Inhibition of LINC01048 decreases cell proliferation and induces the apoptosis in gastric cancer.

With advancements in the study of long non-coding RNAs (lncRNAs) as significant biomarkers and therapeutic targets in various human diseases, including cancer, neurodegenerative conditions, and genetic disorders, emerging evidence highlights their regulatory roles in the development of gastric cancer (GC). However, the mechanisms underlying these functions remain largely unknown. In this study, we investigate the role of the LINC01048 in tumorigenesis and cell proliferation in GC cell lines, such as HGC27 and MKN45. Analysis of publicly available databases and experimental validation revealed that LINC01048 expression is elevated in GC tissues and cell lines and is associated with poor prognosis.
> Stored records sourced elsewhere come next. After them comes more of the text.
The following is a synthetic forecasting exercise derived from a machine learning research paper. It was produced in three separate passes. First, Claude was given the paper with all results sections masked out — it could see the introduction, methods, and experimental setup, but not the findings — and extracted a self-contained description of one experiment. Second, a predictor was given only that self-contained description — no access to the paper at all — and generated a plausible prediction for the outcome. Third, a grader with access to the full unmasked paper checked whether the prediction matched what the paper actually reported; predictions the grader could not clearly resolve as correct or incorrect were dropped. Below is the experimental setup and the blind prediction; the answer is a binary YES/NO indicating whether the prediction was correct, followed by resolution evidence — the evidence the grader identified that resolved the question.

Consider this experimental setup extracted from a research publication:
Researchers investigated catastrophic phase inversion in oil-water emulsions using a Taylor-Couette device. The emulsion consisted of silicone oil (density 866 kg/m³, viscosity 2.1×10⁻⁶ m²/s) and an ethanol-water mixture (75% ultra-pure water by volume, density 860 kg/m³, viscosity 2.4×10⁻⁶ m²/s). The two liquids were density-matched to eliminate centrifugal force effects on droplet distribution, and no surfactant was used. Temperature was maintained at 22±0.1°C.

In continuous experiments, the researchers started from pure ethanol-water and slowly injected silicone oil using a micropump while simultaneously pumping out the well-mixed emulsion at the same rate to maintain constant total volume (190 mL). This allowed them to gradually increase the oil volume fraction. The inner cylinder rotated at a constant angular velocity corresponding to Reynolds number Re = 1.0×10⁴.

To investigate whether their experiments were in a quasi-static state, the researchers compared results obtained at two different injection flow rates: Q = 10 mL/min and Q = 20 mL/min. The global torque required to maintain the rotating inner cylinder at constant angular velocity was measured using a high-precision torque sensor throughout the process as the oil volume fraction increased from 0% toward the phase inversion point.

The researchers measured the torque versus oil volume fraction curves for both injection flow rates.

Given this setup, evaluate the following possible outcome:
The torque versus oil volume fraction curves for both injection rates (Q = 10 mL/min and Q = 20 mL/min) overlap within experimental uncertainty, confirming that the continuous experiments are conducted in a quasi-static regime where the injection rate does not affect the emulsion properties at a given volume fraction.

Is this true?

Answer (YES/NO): YES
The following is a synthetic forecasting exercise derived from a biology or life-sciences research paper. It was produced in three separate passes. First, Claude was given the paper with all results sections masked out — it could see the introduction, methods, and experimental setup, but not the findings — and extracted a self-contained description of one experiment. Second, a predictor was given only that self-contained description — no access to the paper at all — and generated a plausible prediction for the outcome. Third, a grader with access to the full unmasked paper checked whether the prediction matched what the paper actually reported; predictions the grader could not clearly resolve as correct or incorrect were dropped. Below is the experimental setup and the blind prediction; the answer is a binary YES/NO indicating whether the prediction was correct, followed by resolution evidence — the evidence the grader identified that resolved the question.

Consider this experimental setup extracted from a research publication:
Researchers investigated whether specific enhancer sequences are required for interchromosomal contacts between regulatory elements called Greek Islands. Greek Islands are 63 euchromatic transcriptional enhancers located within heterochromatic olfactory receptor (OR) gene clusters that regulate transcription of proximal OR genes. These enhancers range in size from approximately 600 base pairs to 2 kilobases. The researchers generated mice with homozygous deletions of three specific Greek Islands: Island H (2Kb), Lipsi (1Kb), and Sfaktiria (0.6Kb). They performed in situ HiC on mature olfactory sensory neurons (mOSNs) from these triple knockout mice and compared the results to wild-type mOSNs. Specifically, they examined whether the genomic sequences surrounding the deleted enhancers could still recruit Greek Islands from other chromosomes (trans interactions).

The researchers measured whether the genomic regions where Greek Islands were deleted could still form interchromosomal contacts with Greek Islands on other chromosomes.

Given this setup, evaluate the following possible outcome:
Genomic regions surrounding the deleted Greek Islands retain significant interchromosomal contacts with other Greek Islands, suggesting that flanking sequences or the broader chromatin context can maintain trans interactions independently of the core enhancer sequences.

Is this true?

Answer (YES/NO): NO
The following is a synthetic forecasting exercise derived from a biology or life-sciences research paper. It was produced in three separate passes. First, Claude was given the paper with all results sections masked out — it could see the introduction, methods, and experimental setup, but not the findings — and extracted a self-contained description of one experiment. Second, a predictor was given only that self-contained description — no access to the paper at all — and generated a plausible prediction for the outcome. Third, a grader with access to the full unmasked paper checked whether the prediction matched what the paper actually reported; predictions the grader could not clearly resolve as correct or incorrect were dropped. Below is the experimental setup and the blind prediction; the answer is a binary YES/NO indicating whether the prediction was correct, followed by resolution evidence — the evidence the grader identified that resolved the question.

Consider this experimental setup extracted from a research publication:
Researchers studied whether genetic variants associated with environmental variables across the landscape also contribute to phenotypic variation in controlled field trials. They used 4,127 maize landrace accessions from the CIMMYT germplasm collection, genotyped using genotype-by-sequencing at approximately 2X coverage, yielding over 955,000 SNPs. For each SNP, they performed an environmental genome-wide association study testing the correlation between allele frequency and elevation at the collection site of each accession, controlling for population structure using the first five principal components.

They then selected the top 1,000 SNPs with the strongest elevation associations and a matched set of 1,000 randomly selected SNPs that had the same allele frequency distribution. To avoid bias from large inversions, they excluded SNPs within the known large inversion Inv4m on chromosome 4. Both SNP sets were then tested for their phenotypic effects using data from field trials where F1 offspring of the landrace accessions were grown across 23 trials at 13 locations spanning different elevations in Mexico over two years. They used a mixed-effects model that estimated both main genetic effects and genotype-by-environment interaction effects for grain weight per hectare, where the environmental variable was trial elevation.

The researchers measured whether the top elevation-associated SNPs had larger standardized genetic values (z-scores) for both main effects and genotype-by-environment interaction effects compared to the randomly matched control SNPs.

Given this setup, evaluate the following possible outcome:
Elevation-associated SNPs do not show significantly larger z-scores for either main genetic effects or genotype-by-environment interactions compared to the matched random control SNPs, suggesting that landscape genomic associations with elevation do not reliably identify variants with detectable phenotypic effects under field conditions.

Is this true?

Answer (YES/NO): NO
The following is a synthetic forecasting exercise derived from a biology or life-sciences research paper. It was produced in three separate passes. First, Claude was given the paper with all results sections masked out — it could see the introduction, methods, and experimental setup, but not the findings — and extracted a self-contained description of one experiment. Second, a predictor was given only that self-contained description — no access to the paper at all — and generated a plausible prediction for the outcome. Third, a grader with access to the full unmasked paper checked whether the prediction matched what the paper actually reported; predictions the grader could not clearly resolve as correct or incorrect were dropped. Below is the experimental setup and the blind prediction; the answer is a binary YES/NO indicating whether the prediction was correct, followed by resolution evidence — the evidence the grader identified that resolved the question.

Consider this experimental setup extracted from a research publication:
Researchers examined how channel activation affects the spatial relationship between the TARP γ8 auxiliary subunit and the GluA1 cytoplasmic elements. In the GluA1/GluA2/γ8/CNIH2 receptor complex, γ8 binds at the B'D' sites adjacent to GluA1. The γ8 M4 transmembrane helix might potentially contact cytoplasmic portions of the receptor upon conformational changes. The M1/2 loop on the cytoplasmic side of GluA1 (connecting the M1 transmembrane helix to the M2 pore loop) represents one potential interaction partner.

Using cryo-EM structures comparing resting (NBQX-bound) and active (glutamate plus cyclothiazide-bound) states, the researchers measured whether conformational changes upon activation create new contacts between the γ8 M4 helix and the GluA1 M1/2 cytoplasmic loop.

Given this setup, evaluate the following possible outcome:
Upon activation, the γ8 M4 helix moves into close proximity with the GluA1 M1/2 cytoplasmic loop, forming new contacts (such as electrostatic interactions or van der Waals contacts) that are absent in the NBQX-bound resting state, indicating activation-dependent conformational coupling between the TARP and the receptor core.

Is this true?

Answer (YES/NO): YES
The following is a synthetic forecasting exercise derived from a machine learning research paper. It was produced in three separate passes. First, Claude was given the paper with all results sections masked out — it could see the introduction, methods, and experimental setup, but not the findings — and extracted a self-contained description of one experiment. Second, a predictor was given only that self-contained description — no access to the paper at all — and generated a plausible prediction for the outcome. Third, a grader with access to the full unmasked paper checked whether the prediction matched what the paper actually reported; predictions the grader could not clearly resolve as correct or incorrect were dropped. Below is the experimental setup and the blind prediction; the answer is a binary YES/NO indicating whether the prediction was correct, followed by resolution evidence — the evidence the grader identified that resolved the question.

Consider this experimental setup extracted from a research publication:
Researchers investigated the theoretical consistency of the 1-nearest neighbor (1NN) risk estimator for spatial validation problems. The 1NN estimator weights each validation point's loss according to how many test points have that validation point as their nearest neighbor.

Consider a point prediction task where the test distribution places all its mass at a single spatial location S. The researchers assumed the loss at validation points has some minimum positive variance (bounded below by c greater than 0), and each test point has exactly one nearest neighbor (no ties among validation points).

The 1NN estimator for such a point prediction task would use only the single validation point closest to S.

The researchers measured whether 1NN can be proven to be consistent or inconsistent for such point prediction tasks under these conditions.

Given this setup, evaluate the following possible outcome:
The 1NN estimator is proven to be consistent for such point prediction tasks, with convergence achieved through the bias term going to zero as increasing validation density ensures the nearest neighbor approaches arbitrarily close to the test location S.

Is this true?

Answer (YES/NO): NO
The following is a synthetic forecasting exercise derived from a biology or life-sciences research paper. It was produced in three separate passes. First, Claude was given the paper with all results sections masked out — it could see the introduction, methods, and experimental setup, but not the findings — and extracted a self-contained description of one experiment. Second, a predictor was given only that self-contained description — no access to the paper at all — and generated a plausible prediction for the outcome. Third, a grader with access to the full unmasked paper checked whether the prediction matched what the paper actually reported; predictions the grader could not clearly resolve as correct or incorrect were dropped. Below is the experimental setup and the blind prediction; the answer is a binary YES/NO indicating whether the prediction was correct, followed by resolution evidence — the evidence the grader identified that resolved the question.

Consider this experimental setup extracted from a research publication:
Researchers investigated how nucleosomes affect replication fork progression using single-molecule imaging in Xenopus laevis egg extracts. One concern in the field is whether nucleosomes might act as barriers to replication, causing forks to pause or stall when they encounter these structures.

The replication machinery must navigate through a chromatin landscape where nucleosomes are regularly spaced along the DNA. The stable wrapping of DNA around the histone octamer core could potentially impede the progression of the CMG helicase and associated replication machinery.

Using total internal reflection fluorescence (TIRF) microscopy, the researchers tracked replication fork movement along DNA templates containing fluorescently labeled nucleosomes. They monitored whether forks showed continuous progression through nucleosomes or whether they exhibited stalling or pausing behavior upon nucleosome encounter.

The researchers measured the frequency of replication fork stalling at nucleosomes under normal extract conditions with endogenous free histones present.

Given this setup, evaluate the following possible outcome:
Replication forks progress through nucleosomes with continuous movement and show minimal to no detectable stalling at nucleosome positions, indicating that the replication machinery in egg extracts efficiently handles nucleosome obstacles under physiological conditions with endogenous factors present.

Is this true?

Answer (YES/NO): NO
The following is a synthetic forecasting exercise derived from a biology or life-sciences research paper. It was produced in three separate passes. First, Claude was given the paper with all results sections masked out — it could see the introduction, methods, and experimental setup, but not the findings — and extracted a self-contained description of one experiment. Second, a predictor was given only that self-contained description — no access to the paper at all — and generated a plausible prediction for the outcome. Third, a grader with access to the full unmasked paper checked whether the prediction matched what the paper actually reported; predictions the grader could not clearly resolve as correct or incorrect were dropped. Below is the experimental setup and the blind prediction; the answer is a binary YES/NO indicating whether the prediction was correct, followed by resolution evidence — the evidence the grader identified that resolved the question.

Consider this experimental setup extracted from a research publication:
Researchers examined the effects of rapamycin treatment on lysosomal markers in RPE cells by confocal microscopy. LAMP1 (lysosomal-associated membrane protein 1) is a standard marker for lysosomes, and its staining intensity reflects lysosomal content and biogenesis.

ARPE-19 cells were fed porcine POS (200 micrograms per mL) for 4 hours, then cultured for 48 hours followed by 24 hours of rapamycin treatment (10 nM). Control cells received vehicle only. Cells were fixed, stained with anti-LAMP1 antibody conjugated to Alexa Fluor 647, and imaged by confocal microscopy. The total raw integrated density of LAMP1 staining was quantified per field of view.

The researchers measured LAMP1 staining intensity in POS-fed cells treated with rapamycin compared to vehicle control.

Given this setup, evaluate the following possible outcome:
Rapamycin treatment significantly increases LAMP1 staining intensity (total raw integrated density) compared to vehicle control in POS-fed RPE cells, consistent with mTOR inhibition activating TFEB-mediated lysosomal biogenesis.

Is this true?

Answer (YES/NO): YES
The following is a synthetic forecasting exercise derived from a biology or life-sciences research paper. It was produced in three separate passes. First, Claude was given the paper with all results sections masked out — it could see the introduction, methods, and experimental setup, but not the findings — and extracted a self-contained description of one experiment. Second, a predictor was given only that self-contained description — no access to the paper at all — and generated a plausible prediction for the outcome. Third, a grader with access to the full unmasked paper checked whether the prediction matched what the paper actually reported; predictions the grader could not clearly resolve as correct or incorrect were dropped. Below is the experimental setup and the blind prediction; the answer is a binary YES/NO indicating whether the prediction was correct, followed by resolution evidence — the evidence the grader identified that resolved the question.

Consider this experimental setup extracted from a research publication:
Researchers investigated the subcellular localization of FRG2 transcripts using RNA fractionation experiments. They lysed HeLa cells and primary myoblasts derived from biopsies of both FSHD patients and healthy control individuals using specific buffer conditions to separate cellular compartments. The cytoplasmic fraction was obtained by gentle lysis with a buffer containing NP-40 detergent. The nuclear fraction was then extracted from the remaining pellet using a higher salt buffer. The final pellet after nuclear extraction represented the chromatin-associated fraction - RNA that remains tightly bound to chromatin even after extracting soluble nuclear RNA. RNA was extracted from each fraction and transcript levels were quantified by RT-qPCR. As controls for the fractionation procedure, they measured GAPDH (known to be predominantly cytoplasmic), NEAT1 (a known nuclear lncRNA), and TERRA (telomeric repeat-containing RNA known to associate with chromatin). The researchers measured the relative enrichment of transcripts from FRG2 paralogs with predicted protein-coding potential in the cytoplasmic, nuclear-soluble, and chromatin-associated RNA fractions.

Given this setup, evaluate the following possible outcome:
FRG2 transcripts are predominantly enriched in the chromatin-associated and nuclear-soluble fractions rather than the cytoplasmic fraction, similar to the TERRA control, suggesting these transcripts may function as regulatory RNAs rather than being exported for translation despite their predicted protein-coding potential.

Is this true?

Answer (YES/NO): NO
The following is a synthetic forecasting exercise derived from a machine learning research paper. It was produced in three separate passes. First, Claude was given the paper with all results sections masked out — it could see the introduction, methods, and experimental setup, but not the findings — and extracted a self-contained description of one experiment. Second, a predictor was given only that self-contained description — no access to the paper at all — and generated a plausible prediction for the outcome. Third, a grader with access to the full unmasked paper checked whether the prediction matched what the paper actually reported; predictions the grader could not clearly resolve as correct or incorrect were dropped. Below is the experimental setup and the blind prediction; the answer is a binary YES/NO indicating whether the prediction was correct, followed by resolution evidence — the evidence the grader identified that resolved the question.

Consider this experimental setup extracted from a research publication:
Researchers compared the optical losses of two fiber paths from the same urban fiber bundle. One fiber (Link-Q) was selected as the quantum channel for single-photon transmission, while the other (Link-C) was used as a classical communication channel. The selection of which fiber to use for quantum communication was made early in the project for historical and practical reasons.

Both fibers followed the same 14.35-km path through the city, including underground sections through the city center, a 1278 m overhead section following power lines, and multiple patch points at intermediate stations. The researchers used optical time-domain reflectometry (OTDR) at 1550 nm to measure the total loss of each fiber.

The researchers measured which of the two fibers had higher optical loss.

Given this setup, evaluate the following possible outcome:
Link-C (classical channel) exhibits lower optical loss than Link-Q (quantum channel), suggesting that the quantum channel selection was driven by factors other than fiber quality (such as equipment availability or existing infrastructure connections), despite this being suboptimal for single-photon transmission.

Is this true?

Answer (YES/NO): YES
Knockdown of LINC01048 significantly suppressed cell proliferation and induced apoptosis in GC cells. Additionally, depletion of LINC01048 reduced the nuclear localization of β-catenin while increasing its cytoplasmic retention. Furthermore, treatment with SKL2001, a Wnt/β-catenin pathway activator, reversed the effects of LINC01048 knockdown on cell proliferation and apoptosis. In vivo experiments confirmed that LINC01048 depletion decreased tumor growth in GC xenograft models. Overall, these findings suggest that LINC01048 plays an oncogenic role in GC by promoting cell proliferation and modulating the Wnt/β-catenin pathway. Therefore, LINC01048 may serve as a potential therapeutic target for GC treatment.